***** BRANO DA LEGGERE *****

La seconda tragedia che compone è “Adelchi” del 1820-1822, è la storia di Adelchi, figlio di
Desiderio, re dei Longobardi. Nella storia c’è la sconfitta di Desiderio per mano di Carlo Magno. La
tragedia colpisce anche la sfera sentimentale perché Carlo era sposato con Ermengarda, figlia di
Desiderio e inseguito ripudiata. La tragedia si apre con il ritorno a casa di Ermengarda dopo essere
stata ripudiata. Alla fine della tragedia la giovane donna morirà di dolore assistita da alcune suore in
un convento a Brescia. Desiderio per attaccare Carlo si oppone al papa il cui protettore era Carlo
stesso. I franchi discendono ma vengono fermati alle Chiuse di Susa. Grazie ad una soffiata Carlo
riesce a sconfiggere Desiderio. Adelchi decide di combattere per volere paterno, è molto colpito e
triste per la situazione della sorella e alla fine morirà davanti a Carlo vincente e al padre sconfitto.
Nelle due opere c’è il conflitto della morale e infatti ci sono vittime innocenti dell’intrigo. Il
conflitto viene più sviluppato nell’ “Adelchi” che nel “Conte di Carmagnola”. Nelle due tragedie
viene presentato un mondo corrotto, tradito, lontano da dio, dove non c’è giustizia. Le tragedie
manzoniane sviluppano 2 temi principali: il tema dell'eroe sconfitto e quello della concezione
pessimistica della realtà. Per quanto riguarda quest'ultimo, non c'è possibilità per i giusti e i buoni di
vedere avverate e diffuse le loro idee di libertà e sono quindi destinati a soccombere. Le tragedie
durano a lungo e vengono ambientate in chiostri, centri e Manzoni non si basa su pochi personaggi
ma ce ne sono tanti, per ogni personaggio vuole presentarne l’animo. Non sono facili da
rappresentare. Usa un linguaggio aulico, sono scritte in endecasillabi sciolti.

***** VOCI FORNITE *****

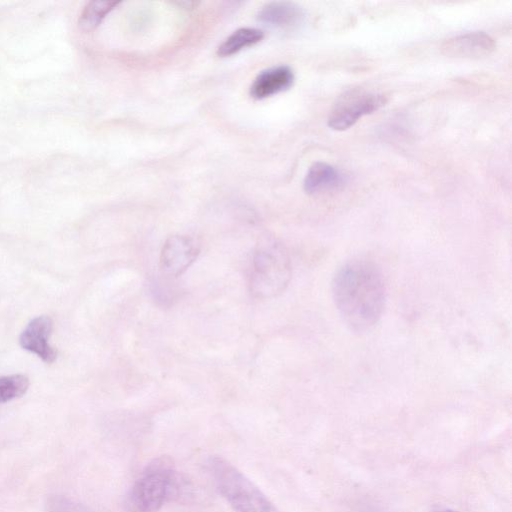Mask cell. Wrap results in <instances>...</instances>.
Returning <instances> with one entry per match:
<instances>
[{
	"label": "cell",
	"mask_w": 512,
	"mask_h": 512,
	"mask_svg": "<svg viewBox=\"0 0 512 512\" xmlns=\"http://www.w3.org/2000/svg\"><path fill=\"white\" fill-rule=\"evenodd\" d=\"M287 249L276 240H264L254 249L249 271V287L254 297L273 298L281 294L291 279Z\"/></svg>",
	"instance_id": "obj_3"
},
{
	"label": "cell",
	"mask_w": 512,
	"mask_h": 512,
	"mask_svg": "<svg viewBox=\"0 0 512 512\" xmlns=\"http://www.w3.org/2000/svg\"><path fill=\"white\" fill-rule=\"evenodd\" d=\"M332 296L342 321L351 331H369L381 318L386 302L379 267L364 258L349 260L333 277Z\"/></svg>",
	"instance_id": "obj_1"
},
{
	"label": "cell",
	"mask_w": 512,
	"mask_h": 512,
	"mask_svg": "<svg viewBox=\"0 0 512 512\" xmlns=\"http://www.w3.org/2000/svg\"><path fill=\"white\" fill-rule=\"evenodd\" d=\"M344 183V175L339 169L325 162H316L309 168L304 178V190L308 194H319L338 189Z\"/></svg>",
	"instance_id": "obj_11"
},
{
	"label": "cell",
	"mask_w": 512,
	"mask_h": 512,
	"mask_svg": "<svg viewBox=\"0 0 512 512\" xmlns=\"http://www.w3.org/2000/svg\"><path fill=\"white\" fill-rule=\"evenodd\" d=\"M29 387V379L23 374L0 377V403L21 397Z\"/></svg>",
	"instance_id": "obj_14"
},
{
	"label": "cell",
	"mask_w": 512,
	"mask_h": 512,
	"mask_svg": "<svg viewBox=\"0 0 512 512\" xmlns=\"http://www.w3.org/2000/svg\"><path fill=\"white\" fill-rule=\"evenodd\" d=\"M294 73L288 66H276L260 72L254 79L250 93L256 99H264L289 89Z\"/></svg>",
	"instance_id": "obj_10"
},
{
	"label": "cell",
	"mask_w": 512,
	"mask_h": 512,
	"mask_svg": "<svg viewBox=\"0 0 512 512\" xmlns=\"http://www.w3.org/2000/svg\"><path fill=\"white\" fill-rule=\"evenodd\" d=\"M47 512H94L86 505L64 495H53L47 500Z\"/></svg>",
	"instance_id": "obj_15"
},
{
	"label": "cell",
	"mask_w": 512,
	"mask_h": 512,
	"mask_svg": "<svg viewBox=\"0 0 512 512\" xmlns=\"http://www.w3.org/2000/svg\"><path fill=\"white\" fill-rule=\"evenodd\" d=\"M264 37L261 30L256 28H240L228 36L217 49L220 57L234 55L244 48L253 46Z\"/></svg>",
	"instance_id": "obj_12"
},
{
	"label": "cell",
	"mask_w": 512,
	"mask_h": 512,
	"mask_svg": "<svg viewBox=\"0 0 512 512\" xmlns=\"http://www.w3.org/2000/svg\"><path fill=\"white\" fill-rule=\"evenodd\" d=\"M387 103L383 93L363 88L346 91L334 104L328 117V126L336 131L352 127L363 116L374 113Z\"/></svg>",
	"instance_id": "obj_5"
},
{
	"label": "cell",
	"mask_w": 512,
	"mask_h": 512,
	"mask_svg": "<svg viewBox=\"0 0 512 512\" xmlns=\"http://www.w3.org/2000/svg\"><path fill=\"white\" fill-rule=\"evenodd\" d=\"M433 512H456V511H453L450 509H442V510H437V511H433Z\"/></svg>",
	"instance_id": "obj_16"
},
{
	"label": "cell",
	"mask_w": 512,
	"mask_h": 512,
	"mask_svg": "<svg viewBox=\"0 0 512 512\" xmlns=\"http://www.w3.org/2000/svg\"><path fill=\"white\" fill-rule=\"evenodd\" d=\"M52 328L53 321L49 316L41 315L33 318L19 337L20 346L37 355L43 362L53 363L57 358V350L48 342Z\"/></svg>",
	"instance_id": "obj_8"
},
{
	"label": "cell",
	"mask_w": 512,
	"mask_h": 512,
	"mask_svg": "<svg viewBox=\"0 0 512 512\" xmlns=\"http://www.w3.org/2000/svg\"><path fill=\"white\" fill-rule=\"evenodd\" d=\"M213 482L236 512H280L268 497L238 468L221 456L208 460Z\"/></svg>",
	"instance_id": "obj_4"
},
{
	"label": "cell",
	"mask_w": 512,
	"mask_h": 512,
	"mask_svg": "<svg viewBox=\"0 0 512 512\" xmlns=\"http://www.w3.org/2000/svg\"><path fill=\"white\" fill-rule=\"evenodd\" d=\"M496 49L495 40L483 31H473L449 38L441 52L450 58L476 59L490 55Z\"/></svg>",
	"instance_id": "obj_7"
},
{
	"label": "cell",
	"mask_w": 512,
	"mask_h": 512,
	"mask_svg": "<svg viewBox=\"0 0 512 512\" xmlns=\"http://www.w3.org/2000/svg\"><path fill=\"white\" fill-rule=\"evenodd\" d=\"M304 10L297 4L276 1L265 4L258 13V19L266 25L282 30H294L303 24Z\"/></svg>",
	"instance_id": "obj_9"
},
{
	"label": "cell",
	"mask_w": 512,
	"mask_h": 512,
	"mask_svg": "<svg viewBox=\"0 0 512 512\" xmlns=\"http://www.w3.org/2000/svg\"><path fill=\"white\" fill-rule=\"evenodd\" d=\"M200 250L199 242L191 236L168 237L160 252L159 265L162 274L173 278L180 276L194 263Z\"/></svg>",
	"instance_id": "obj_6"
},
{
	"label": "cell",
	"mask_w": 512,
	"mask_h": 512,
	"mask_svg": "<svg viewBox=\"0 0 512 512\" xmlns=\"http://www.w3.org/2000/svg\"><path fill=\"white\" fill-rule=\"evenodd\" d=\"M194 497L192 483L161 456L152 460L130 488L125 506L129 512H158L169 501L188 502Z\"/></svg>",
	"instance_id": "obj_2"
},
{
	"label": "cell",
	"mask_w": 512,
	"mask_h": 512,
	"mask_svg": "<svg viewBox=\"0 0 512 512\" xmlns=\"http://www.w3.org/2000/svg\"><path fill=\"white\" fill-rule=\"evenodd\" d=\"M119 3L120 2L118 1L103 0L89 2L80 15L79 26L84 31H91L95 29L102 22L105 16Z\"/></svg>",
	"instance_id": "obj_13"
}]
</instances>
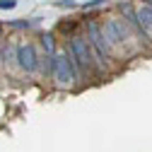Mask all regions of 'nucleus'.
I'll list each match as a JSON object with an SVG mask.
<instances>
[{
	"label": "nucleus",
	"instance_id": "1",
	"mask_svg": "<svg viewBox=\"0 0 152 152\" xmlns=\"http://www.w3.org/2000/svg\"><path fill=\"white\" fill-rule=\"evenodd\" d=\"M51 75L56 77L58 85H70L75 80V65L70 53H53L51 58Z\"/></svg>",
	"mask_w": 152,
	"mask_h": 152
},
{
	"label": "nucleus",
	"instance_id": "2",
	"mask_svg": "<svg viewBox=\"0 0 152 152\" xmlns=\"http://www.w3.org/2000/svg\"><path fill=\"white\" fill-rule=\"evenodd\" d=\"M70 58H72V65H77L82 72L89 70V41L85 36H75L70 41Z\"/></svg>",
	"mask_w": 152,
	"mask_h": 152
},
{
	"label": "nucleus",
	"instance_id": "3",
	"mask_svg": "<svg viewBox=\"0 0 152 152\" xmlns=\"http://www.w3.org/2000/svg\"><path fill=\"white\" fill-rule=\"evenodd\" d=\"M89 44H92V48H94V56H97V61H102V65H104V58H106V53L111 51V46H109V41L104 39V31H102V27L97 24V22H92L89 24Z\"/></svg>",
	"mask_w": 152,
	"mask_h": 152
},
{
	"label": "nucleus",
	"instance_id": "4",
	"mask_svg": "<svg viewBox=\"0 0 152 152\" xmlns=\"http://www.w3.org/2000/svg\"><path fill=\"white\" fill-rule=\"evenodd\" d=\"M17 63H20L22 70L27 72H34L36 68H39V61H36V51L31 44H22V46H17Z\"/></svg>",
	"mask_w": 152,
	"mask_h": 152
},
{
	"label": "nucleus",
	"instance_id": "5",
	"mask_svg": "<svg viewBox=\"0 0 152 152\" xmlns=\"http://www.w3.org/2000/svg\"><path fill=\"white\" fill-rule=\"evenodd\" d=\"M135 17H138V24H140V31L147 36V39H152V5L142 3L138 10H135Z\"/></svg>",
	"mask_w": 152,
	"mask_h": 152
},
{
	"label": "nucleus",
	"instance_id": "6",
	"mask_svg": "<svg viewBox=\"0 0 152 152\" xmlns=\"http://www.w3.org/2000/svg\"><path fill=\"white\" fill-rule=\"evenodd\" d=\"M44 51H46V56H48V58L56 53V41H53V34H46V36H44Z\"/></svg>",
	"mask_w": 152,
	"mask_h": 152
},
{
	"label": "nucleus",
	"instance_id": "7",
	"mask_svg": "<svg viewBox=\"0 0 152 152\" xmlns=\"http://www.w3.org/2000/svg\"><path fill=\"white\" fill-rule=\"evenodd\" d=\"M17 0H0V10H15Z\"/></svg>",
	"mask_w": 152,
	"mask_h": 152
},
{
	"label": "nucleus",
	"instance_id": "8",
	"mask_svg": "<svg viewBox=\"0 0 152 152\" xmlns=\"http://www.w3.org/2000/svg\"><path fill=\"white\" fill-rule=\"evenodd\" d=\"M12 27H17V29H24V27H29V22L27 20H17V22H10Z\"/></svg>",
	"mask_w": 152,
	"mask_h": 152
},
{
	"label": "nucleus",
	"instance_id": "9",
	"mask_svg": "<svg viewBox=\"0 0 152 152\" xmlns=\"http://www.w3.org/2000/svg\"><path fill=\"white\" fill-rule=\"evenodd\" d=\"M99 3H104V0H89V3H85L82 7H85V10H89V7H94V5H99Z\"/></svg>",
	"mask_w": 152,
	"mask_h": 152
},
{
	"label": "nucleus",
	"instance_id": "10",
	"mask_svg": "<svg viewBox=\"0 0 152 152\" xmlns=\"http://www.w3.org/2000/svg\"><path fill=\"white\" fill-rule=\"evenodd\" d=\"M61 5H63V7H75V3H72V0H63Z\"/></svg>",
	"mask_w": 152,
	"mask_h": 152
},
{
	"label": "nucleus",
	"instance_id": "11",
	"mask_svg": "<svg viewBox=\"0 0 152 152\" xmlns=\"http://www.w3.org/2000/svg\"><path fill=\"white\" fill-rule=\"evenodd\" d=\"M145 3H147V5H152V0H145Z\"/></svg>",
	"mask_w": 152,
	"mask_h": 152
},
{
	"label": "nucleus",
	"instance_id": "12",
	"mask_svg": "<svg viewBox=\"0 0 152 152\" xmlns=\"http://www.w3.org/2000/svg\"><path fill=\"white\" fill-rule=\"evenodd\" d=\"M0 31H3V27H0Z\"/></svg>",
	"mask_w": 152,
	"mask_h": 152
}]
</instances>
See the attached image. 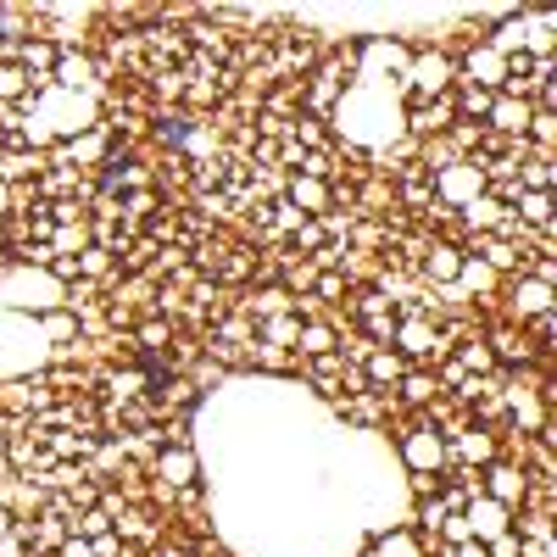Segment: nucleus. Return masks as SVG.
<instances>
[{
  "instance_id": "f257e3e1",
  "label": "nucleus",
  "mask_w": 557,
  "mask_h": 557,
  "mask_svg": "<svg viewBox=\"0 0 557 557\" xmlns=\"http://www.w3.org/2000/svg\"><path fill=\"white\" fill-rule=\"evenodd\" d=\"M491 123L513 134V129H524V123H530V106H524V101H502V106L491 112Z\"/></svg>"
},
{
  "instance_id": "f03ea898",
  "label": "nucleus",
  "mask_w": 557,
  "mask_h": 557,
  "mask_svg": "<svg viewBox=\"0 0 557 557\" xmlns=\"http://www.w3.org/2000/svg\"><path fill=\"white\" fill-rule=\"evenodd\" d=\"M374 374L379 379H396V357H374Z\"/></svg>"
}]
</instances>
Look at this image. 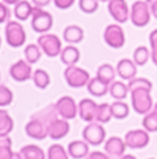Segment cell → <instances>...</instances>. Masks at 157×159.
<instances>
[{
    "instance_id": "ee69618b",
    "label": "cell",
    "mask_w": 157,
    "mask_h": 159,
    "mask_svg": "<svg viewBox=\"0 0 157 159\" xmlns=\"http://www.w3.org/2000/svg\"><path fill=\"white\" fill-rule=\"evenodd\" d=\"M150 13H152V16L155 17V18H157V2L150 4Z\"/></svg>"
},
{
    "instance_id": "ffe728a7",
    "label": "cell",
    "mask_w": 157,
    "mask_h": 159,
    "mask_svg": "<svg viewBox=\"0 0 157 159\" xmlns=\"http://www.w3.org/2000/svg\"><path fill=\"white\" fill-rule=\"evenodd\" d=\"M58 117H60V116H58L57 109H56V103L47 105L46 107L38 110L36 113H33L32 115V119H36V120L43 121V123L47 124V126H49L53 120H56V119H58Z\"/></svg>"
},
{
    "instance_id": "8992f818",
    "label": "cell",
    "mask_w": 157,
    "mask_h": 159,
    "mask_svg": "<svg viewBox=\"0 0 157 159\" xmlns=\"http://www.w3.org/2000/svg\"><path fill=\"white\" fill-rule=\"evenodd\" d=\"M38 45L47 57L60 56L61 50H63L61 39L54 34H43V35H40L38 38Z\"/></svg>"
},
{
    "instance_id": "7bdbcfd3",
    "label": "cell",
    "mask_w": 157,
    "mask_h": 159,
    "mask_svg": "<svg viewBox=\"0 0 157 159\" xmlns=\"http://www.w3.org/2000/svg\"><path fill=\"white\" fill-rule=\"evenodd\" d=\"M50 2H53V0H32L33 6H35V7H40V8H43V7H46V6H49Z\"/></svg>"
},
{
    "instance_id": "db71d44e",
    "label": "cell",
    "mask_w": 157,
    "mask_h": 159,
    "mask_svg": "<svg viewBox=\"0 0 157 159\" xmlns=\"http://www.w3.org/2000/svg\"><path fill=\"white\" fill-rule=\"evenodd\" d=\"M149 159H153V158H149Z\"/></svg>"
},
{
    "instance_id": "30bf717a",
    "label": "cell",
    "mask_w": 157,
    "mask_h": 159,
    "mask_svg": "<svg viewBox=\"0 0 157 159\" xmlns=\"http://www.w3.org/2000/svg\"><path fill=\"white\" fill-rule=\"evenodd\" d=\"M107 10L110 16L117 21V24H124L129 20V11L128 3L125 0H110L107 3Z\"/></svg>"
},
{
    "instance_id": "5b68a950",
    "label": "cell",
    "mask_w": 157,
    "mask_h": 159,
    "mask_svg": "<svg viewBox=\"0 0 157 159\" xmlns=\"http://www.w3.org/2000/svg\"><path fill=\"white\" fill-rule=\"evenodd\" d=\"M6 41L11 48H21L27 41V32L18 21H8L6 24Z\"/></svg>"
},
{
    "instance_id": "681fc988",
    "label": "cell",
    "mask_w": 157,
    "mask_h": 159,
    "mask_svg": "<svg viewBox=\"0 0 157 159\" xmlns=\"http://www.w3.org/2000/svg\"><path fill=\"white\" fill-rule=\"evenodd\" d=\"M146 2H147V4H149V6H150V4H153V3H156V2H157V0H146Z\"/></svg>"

*****

*COMPITI ASSEGNATI*
**A.** Riduci in forma di elenco il paragrafo del brano sulle tragedie di Manzoni che comincia con «La seconda tragedia che compone», conservandone i fatti principali.
**B.** Continua il brano sulle tragedie di Manzoni a partire dalla sua ultima frase.
Il materiale proviene da una fonte diversa.

*LE RISPOSTE*
**A.**
- "Adelchi" (1820-1822) è la seconda tragedia di Manzoni. Racconta la storia di Adelchi, figlio di Desiderio, re dei Longobardi, che viene sconfitto da Carlo Magno.
- Ermengarda, figlia di Desiderio, era sposata con Carlo e poi è stata ripudiata. La tragedia si apre con il suo ritorno a casa. Alla fine muore di dolore in un convento a Brescia, assistita da alcune suore.
- Per attaccare Carlo, Desiderio si oppone al papa, che aveva Carlo come protettore. I Franchi vengono fermati alle Chiuse di Susa, ma Carlo vince grazie a una soffiata.
- Adelchi combatte per volere del padre ed è rattristato dalla sorte della sorella. Muore davanti a Carlo vincitore e al padre sconfitto.
- In "Adelchi" e nel "Conte di Carmagnola" c'è il conflitto della morale, con vittime innocenti dell'intrigo. Il conflitto è più sviluppato in "Adelchi". Entrambe le tragedie presentano un mondo corrotto, tradito, lontano da Dio e privo di giustizia.
- Le tragedie di Manzoni sviluppano due temi principali: l'eroe sconfitto e la concezione pessimistica della realtà. Secondo quest'ultima, i giusti e i buoni non vedono realizzate le loro idee di libertà e sono destinati a soccombere.
- Le tragedie sono lunghe e hanno molti personaggi, di ciascuno dei quali Manzoni vuole presentare l'animo. Sono difficili da rappresentare e sono scritte in linguaggio aulico, in endecasillabi sciolti.

**B.**
Nelle opere inserisce dei cori. Il coro è un personaggio collettivo che dialoga con i protagonisti con
spazi proprio dove determinare la morale dei fatti. Nelle tragedie i cori cono dei brani lirici. Offre
uno spazio dove può esprimere le sue idee e riflessioni. Egli cerca di creare nel lettore un distacco
critico rispetto a ciò che viene narrato ed è proprio questo distacco l'obbiettivo delle tragedie
manzoniane.
I cori hanno una grande importanza lirica, inserisce tre cori nelle tragedie. Uno nel “Conte di
Carmagnola” e 2 nell’ “Adelchi”. Nel conte di Carmagnola Commenta gli esiti della battaglia di
Maclodio, condanna le lotte fratricide e critica lo spirito particolaristico degli italiani che non
trovano un accordo. Nella scelta dei versi insiste nell’uso delle endecasillabi. Nell’ “Adelchi”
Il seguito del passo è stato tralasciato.